Currently, net rental losses in any given year can be offset against other income (such as salary and wages) recorded in that year to reduce total tax payable. For most investors, the tax break equates to approximately 34.5% (of the net loss) but could be as high as 47%. Essentially this means that loan repayments on a negative geared investment property is generally financed from three different sources:
1. the tenant (rent)
2. the owner (capital contributions); and
3. taxpayers (tax refund).
Rather than removing negative gearing altogether, I suggest two alternative solutions worth exploring as they provide:
· a better outcome for government in terms of increased tax revenue (over the short to medium term); and
· a relatively neutral outcome for investors over the life of property ownership.
Alternative 1:
Net rental losses (ie total allowable deductions which exceed total rental income) returned in any given tax year should not be allowed to be offset against other income. Rather, the losses should be allowed to be carried forward indefinitely to be offset against net rental gains returned in future years (similar to business tax losses).
Alternative 2:
Net rental losses returned in any given tax year should not be allowed to be offset against other income. Rather the losses should be allowed to increase the cost base for CGT purposes at the time of disposal (of the property).
Furthermore, investors should be allowed to choose from the two alternatives, depending on individual circumstances.
PART 2
Another hot topic at the moment is the 50% CGT discount applicable to the disposal of properties held for 12 months or more. To reduce the risks associated with property speculation and provide a better incentive for investors to retain their investments in the rental pool for longer periods, I recommend the removal of the discount altogether for properties held for less than 5 years. For properties held for 5 years or more but less than 10 years, a 50% CGT discount should be retained (but only for the percentage of time held over 5 years). This recognises that capital gains were derived over a number of years and had gains been equally apportioned on an annual basis the effective marginal tax rate would most likely have been lower than otherwise. For properties held for 10 years or longer, there should be no CGT (but only for the percentage of time held over 10 years).

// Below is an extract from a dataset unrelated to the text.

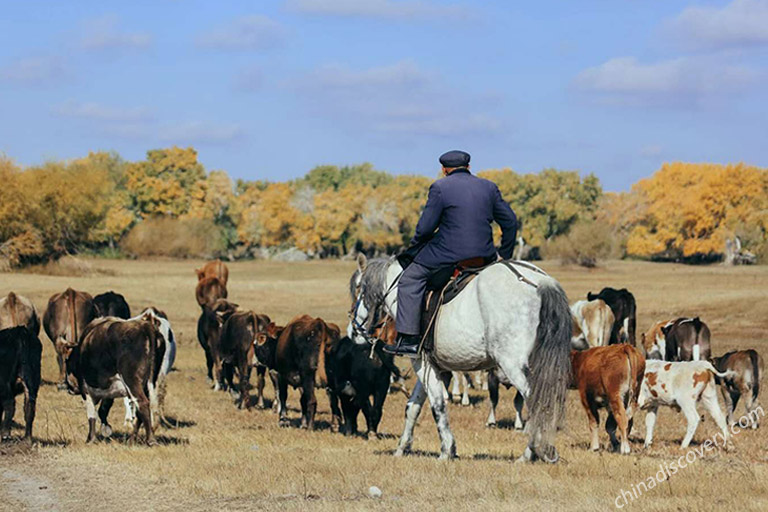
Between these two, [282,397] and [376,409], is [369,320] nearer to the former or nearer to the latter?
[376,409]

To illustrate how I propose this to work, assume an investor made a net capital gain (NCG)
of $100,000 on the sale of a property over 4 different periods (eg 4, 8, 12 and 15 years). The results are as follows:
Years of ownership4 yrs / 8 yrs / 12 yrs / 15 yrs
Current NCG reported (incl 50% discount) / $ 50,000 / $ 50,000 / $ 50,000 / $ 50,000
Proposed NCG reported / $ 100,000 / $ 81,250 / $ 62,500 / $ 50,000
Difference / -$ 50,000 / -$ 31,250 / -$ 12,500 / $ -
The results clearly show a reduction in NCG reported the longer the property is held. The break even point whereby the NCG reported (under the proposed rules) would be no different to that reported under the current rules, is a hold period of 15 years.
Naturally, these changes would also be applicable to other asset classes, such as shares.